═══ 読解文 ═══
背景にあるのが、日本周辺の安全保障環境の変化とミサイル性能の向上です。防衛省が「課題は深刻化している」と指摘したのは次の3点。

▼覇権主義的な動きを強める中国 

▼過去に例のない頻度で弾道ミサイルを発射している北朝鮮 

▼国際秩序の根幹を揺るがすロシア

中国は、射程500キロから5500キロの地上発射型の弾道ミサイルや巡航ミサイルを合わせて2000発以上保有。軍備増強をさらに進め、台湾周辺での活動を活発化させるなど、覇権主義的な動きを強めています。

北朝鮮は、去年、過去最多37回にのぼるミサイルの発射を実施。その中には、2017年以来となる日本列島の上空を越えたケースもありました。政府は“重大かつ差し迫った脅威”と位置づけています。

さらにロシアも、迎撃が難しいとされる極超音速滑空兵器の開発・導入に注力しています。

(反撃能力 イメージ)

これらのミサイルを同時に大量に撃ち込まれた場合は、迎撃による対応では防ぎきることは難しいとしています。そこで、弾道ミサイルに対処するため、相手の発射基地などを攻撃できる能力を持つことによって、相手に攻撃を思いとどまらせようというのです。
═══
(出題) 上の安全保障環境の文章で、防衛省が「課題は深刻化している」と指摘した点として挙げられている国をすべて書き出せ。
═══ 資料抜粋 ═══
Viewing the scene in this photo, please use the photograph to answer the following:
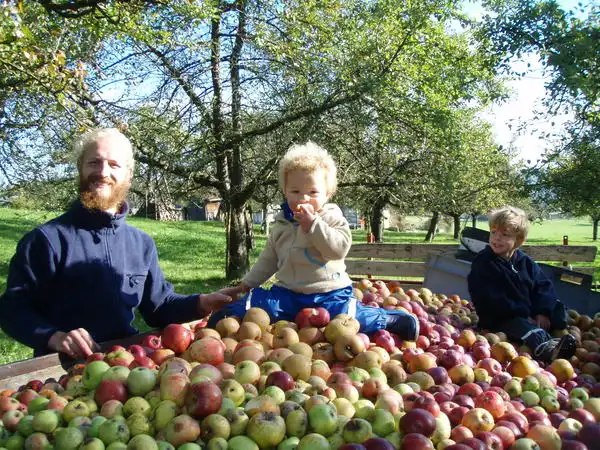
═══
(解答) 中国、北朝鮮、ロシア